**Your task:**
Print every one of the entries below word for word, reproducing each line without any change.

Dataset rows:

^^^^

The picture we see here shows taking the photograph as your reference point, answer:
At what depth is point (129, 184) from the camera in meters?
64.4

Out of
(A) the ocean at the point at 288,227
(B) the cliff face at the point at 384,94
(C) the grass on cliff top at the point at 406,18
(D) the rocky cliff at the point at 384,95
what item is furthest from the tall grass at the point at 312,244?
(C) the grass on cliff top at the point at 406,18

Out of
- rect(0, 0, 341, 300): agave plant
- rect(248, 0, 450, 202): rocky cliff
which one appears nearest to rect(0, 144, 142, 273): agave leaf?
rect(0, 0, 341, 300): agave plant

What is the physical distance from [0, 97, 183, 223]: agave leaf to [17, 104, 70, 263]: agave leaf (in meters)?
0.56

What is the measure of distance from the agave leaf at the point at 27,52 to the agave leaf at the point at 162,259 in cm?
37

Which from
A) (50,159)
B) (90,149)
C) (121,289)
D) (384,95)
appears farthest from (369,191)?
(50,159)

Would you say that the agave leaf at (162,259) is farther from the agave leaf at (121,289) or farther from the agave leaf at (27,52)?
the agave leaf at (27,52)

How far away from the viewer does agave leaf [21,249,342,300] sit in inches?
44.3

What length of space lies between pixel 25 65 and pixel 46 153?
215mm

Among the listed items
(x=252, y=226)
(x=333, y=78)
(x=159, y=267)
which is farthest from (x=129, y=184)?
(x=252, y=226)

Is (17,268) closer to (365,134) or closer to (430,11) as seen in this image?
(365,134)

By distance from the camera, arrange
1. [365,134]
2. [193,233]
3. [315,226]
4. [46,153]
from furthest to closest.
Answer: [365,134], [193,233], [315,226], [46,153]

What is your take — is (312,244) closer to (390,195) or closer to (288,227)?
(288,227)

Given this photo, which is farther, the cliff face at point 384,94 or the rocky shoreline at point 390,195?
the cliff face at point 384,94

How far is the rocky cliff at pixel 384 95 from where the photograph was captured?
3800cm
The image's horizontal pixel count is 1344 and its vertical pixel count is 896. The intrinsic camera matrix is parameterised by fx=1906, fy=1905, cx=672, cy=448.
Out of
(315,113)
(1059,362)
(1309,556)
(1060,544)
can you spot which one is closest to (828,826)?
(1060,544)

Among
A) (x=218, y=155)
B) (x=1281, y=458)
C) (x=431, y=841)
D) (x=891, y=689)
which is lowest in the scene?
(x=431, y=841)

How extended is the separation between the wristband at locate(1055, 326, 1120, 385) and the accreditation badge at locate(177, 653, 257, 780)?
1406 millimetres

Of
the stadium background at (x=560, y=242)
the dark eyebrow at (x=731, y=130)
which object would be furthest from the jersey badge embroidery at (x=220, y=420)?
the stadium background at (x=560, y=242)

^^^^

**Finished answer:**
The picture we see here shows taking the photograph as your reference point, answer:
At what depth is point (129, 184) from the camera in meters?
64.4

Out of
(A) the ocean at the point at 288,227
(B) the cliff face at the point at 384,94
(C) the grass on cliff top at the point at 406,18
(D) the rocky cliff at the point at 384,95
what item is furthest from the tall grass at the point at 312,244?
(C) the grass on cliff top at the point at 406,18

Out of
- rect(0, 0, 341, 300): agave plant
- rect(248, 0, 450, 202): rocky cliff
which one appears nearest to rect(0, 144, 142, 273): agave leaf?
rect(0, 0, 341, 300): agave plant

What is the physical distance from [0, 97, 183, 223]: agave leaf to [17, 104, 70, 263]: agave leaf (in meters)?
0.56

What is the measure of distance from the agave leaf at the point at 27,52 to the agave leaf at the point at 162,259 in cm?
37

Which from
A) (50,159)
B) (90,149)
C) (121,289)
D) (384,95)
appears farthest from (369,191)?
(50,159)

Would you say that the agave leaf at (162,259) is farther from the agave leaf at (121,289) or farther from the agave leaf at (27,52)?
the agave leaf at (27,52)

How far away from the viewer does agave leaf [21,249,342,300] sit in inches?
44.3

What length of space lies between pixel 25 65 and pixel 46 153?
215mm

Among the listed items
(x=252, y=226)
(x=333, y=78)
(x=159, y=267)
which is farthest from (x=129, y=184)?
(x=252, y=226)

Is (17,268) closer to (365,134) or closer to (430,11) as seen in this image?
(365,134)

By distance from the camera, arrange
1. [365,134]
2. [193,233]
3. [315,226]
4. [46,153]
from furthest to closest.
Answer: [365,134], [193,233], [315,226], [46,153]

What is your take — is (312,244) closer to (390,195) or closer to (288,227)?
(288,227)

Given this photo, which is farther, the cliff face at point 384,94 or the rocky shoreline at point 390,195?
the cliff face at point 384,94

How far is the rocky cliff at pixel 384 95 from where the photograph was captured?
3800cm
The image's horizontal pixel count is 1344 and its vertical pixel count is 896. The intrinsic camera matrix is parameterised by fx=1906, fy=1905, cx=672, cy=448.
Out of
(315,113)
(1059,362)
(1309,556)
(1060,544)
can you spot which one is closest to (828,826)?
(1060,544)

Among
A) (x=218, y=155)
B) (x=1281, y=458)
C) (x=431, y=841)
D) (x=891, y=689)
which is lowest in the scene?
(x=431, y=841)

How extended is the separation between the wristband at locate(1055, 326, 1120, 385) and the accreditation badge at locate(177, 653, 257, 780)?
1406 millimetres

Of
the stadium background at (x=560, y=242)
the dark eyebrow at (x=731, y=130)
which object would be furthest from the jersey badge embroidery at (x=220, y=420)?
the stadium background at (x=560, y=242)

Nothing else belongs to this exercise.